─── 文本节选
新华社四川分社老记者刘宗棠,当年正在第一线采访农业。他说,饿死人最多的时候是1961年冬天。当时我重点跑川西。川西平原有一种肥料叫苕子(绿肥),平时也可以作猪饲料。那时有的农民饿极了就偷苕子充饥。一次我我在郫县采访,早晨起来地上满是白霜。我看到一块苕子田里有一个人爬在那里不动,走到跟前一看,他死了。嘴里啃了一嘴苕子叶子。他是爬在地上啃的。我和分社记者李世义到一个地方采访,看到一个老农民大骂共产党,我们很奇怪,一打听,原来是党支部书记的父亲。不是他,谁敢骂?人家追问他,他就说:我骂我儿子!
时任重庆市委办公厅副主任兼共青团市委书记的廖伯康在回忆中写道:
省委组织部副部长苗前明到涪陵召开川东片组织工作座谈会后到重庆,重庆市委组织部长萧泽宽请他吃饭。吃饭时问他涪陵死人的情况。苗前明说:全地区各县加在一起死了350万人。在省委工作会议期间,雅安地区的荥经县县委书记说他那里人口死了一半,有的村子死得一个都不剩,连埋人的人都没有了,只得派另一个村子的人到这个村来埋人,埋人的人饿死了,只好再从其它村调人来埋这些埋人的人。反映荥经县情况的简报按规定要发到各组,还应报中央,但我刚刚看到就通知要收回去。四川死人最严重的地方,一个是雅安地区的荥经县,一个是涪陵地区的丰都县。涪陵专区丰都县,三年死于“肿病”的就有十万余人,成了名副其实的“鬼城”。
荣县仅1960年,两次青黄不接的季节,就饿死了6万多人,占全县总人口10%以上。这还不算1959年、1961年和1962年死人的数字。
──────
─── 数据摘录
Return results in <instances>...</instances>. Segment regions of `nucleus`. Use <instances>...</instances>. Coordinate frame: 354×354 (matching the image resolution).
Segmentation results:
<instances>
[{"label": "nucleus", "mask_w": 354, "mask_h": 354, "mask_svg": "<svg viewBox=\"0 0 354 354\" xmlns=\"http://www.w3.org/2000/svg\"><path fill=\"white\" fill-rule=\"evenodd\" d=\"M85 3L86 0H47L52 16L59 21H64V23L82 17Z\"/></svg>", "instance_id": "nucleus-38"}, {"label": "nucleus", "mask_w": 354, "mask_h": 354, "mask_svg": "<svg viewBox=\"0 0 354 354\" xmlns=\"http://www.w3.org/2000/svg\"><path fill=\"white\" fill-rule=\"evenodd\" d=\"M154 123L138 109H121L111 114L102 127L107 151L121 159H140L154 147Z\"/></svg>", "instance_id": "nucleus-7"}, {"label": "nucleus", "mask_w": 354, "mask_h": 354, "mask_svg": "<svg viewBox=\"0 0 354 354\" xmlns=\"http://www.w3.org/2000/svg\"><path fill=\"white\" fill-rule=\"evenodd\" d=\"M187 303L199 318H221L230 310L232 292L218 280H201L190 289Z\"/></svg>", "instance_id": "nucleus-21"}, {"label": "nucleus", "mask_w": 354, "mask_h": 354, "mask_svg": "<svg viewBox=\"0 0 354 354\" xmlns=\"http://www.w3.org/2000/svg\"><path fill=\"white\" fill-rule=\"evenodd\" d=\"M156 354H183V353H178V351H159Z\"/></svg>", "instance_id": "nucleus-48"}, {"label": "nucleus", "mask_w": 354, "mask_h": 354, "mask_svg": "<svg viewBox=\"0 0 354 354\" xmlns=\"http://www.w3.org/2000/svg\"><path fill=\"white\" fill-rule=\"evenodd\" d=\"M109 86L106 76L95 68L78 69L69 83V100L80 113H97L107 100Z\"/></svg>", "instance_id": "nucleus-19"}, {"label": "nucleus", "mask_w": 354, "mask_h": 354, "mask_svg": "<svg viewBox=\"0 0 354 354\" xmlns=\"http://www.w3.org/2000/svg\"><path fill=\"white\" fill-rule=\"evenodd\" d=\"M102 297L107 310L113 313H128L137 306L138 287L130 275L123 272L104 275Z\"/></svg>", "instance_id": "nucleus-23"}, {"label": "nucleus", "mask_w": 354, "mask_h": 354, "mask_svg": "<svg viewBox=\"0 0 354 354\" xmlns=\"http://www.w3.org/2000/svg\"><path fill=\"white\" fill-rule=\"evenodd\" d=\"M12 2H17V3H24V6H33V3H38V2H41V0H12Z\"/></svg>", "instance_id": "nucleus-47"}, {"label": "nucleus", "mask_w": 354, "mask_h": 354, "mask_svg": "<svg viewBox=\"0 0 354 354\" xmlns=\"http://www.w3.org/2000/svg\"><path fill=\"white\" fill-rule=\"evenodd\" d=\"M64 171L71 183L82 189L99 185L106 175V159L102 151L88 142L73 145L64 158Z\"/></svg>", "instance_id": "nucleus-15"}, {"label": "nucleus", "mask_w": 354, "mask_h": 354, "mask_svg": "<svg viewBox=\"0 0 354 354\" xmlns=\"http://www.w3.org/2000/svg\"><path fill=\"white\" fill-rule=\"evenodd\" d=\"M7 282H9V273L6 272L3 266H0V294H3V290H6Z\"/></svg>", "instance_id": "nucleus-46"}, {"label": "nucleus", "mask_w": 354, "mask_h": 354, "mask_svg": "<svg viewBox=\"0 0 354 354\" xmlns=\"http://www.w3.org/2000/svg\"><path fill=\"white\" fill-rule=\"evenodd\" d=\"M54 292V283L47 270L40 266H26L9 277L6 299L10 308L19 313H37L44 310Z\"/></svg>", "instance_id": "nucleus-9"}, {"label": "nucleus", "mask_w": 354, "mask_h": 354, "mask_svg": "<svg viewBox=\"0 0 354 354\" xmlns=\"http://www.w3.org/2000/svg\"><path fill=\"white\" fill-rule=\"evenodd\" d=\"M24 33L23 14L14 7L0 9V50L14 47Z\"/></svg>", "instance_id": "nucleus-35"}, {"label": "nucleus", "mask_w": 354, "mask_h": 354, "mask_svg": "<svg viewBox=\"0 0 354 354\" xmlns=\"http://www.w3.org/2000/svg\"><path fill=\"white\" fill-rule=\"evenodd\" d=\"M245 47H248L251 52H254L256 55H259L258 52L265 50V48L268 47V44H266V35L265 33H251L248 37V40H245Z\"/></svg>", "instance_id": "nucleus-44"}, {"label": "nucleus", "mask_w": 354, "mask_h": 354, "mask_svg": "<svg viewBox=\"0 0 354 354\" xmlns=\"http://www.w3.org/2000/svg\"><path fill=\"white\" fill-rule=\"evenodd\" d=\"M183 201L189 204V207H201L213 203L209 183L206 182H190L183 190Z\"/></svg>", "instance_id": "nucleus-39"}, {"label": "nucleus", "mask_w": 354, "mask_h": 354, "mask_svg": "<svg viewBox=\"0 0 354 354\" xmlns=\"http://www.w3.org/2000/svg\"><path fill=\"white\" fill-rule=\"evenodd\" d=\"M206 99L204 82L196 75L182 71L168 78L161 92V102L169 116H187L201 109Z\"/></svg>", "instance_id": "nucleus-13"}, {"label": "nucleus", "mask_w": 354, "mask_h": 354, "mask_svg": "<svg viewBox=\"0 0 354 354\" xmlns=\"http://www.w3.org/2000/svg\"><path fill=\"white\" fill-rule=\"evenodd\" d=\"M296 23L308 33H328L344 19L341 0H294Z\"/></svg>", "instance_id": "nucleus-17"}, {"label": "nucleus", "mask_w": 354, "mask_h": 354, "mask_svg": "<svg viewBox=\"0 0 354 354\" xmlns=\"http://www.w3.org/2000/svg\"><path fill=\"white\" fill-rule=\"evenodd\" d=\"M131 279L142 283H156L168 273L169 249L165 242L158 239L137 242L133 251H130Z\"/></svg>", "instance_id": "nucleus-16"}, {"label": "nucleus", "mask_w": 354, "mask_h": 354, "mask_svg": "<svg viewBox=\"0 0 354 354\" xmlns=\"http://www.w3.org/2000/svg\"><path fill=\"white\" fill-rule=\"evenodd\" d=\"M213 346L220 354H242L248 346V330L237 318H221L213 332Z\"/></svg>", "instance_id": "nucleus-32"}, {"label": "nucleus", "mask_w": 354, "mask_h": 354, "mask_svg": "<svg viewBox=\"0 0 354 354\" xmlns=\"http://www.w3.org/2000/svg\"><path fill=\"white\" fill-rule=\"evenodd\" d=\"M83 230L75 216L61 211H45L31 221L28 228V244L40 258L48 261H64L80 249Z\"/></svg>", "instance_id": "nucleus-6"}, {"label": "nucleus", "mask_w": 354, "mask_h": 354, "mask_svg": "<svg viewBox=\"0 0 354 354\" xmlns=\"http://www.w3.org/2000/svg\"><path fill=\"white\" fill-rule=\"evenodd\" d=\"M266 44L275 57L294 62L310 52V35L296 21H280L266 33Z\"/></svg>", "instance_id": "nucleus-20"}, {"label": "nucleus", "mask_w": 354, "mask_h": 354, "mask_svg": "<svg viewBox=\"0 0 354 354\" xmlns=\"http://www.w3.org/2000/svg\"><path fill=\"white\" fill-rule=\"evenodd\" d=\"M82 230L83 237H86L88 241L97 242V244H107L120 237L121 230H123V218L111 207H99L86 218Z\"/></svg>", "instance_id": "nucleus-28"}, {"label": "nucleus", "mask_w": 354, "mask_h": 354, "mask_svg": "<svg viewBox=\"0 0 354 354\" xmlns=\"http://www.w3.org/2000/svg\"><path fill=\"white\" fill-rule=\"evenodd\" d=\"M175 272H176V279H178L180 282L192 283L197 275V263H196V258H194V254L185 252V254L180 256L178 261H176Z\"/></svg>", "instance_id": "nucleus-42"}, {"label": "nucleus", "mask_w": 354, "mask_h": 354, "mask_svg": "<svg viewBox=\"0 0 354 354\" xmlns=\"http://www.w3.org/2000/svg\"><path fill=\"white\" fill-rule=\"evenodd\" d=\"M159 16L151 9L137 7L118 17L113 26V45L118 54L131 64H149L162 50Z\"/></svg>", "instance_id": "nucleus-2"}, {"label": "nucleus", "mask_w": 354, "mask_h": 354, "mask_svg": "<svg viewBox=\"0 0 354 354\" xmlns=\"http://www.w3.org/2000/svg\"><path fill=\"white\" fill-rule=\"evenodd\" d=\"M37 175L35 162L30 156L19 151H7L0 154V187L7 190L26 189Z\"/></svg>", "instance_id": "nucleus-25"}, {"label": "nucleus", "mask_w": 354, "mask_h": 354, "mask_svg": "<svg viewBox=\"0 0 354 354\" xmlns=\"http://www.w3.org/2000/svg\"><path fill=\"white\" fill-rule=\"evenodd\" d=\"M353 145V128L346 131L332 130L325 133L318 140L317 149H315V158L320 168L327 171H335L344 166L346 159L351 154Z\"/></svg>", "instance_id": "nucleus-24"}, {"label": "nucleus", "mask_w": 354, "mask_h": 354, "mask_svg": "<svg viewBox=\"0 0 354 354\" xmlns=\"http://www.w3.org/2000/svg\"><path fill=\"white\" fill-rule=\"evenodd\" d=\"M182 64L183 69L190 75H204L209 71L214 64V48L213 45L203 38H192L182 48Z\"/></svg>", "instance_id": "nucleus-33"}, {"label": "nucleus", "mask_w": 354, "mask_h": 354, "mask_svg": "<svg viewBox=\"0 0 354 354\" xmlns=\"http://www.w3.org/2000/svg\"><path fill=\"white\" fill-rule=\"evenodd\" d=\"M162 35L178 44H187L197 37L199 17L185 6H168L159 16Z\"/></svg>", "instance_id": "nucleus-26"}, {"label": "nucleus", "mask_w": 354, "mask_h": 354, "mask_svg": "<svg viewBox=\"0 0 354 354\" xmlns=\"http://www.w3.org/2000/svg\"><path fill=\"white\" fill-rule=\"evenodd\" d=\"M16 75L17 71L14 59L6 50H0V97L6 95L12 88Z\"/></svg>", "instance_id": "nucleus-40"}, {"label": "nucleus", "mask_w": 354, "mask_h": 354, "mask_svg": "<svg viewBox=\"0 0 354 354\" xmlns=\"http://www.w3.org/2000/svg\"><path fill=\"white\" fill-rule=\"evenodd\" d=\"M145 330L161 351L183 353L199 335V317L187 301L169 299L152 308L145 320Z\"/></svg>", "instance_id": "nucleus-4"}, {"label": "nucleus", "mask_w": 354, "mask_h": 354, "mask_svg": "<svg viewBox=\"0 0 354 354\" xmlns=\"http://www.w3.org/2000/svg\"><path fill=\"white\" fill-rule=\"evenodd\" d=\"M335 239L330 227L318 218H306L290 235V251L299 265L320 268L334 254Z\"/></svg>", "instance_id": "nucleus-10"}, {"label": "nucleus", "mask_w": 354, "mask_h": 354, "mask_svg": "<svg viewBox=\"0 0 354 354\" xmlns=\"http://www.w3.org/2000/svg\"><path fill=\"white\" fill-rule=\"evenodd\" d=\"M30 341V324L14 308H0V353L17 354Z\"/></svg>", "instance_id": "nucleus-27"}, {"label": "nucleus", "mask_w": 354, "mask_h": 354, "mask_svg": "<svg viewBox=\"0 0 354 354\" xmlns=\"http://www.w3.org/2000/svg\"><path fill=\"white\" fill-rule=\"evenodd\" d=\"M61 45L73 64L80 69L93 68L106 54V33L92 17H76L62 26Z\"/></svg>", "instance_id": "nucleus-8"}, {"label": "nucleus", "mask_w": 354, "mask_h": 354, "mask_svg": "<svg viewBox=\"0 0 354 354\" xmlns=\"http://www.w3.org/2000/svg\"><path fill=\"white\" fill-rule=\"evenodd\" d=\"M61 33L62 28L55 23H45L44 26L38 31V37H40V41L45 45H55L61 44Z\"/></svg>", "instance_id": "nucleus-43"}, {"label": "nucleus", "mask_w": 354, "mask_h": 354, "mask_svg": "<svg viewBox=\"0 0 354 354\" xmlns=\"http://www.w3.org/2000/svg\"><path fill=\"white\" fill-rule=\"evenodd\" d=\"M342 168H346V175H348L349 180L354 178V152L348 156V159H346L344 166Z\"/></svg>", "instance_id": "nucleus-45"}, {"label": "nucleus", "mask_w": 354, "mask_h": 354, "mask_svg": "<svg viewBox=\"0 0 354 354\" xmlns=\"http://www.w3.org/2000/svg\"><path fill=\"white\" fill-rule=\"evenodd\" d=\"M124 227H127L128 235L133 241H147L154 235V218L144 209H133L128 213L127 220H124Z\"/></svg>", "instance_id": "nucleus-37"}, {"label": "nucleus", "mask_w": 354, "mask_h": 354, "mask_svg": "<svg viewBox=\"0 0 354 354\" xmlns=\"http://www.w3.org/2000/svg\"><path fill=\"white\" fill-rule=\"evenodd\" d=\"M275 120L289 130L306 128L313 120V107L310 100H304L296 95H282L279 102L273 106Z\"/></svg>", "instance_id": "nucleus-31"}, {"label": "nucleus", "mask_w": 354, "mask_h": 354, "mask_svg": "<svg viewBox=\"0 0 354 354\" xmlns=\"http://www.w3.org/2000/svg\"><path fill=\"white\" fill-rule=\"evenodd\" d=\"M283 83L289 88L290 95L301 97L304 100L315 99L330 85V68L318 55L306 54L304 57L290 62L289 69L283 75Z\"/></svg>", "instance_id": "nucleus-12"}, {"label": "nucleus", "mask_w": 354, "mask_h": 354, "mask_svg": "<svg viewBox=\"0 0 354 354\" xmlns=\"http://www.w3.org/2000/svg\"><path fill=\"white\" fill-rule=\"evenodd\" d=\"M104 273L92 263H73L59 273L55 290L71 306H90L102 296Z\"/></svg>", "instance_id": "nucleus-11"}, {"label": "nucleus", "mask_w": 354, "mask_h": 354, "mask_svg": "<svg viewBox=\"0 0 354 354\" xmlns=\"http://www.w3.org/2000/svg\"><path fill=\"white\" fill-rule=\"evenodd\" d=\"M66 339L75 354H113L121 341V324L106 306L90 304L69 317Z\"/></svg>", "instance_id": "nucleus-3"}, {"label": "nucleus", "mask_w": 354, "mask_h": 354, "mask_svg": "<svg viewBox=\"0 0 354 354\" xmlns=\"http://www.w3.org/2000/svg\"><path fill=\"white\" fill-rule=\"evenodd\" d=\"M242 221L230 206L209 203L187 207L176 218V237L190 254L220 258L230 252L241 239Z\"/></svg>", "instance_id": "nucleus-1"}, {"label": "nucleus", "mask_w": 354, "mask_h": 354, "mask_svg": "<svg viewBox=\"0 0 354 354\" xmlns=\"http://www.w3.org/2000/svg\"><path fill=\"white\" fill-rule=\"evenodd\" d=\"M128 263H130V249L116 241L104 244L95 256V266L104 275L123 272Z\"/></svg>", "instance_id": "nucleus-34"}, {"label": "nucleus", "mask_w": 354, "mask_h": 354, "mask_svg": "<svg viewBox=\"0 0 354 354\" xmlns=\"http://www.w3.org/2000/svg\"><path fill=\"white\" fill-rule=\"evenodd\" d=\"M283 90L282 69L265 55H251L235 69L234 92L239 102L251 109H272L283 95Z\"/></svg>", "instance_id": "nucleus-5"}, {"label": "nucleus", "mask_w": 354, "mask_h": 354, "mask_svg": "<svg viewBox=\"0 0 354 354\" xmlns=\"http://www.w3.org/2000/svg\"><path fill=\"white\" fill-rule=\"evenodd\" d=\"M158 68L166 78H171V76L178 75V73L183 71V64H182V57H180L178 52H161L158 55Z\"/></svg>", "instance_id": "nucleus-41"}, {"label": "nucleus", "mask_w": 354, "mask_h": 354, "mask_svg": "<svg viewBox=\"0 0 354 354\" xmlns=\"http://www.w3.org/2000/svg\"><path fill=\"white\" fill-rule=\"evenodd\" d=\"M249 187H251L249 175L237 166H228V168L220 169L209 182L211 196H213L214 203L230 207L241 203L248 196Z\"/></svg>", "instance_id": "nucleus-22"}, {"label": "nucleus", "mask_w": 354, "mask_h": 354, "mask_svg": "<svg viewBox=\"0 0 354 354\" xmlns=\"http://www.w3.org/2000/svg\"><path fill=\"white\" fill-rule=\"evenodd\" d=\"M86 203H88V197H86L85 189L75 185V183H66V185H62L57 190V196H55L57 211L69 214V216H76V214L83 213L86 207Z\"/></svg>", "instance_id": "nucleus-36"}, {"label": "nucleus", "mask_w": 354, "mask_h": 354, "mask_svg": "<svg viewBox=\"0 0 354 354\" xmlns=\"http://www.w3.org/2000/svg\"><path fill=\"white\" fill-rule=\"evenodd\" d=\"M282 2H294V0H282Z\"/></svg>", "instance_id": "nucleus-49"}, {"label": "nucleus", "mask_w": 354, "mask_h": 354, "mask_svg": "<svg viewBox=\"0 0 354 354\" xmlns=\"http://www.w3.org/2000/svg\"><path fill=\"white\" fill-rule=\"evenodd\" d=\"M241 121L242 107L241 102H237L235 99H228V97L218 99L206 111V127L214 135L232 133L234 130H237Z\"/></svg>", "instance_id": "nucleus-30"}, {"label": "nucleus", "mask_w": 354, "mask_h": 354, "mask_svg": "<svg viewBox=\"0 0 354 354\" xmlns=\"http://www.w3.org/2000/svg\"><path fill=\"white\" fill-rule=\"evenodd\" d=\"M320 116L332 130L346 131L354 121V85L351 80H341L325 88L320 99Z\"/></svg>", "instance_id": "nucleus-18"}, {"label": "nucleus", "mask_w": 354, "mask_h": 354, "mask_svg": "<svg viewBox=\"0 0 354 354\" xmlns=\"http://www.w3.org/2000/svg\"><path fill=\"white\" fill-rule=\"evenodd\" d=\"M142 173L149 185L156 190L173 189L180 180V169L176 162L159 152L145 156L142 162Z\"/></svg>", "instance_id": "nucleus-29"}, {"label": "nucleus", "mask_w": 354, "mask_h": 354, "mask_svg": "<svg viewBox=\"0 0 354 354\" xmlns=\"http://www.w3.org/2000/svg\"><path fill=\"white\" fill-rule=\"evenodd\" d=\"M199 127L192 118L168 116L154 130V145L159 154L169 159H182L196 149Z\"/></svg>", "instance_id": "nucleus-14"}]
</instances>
──────
* **任务要求**
从四川饥荒年间饿死人情况这段节选的最后一句之后接着往下写。

* **任务结果**
根据1989年出版的《郫县志》,1958到1961年4年间,全县人口由28万降至23万,净减5万,如果考虑这几年的出生人口,非正常死亡大约在8万人左右。郫县报告说,全县劳动力比1958年减少近20%,其中有七个公社减少30%。友爱公社一管理区1958年上半年有855个劳动力,现有500人。永定公社一管理区1958年每个标准劳动力负担3.9亩土地,现负担13亩土地,即劳动力减少60%。
温江全区人口1957年为494万人,1961年为433万人,4年净减61万人。考虑这4年的出生人口,非正常死亡约为90万人。
根据温江地委工作组1961年的一份调查材料,毛泽东亲临视察过的红光社,1958年有4020人,在庆祝毛主席视察红光社3周年的日子里,还剩2750人,净减1245人,减少了三分之一。
四川到底饿死了多少人?《中国人口·四川分册》一书中,提供了各年度年末总人口、出生率、死亡率的数据。见表3-5。
资料来源:刘洪康主编:《中国人口·四川》,中国财政经济出版社,1988年。
根据表3-5中的数据,采用本书“大饥荒 年代中国的人口损失”一章中提供的办法,即先算出“正常死亡率”和“正常出生率”,再用年度平均人口数,算出非正常死亡人口和少出生人口。计算正常死亡率和正常出生率时,取前3年(1955-1957)和后3年(1963,1965,1966)的算术平均数。正常死亡率为11.12‰;正常出生率为35.90‰。
计算结果如表3-6。
表3-6 四川的非正常死亡人数和少出生人数(万人)
资料来源:据表3-6计算。
计算结果表明,在大饥荒期间,四川省非正常死亡800万人,少出生人口600万人。《中国人口》这套书中的数据也是官方提供的,与实际情况有差距。因此,上面计算的结果也比实际发生的要少。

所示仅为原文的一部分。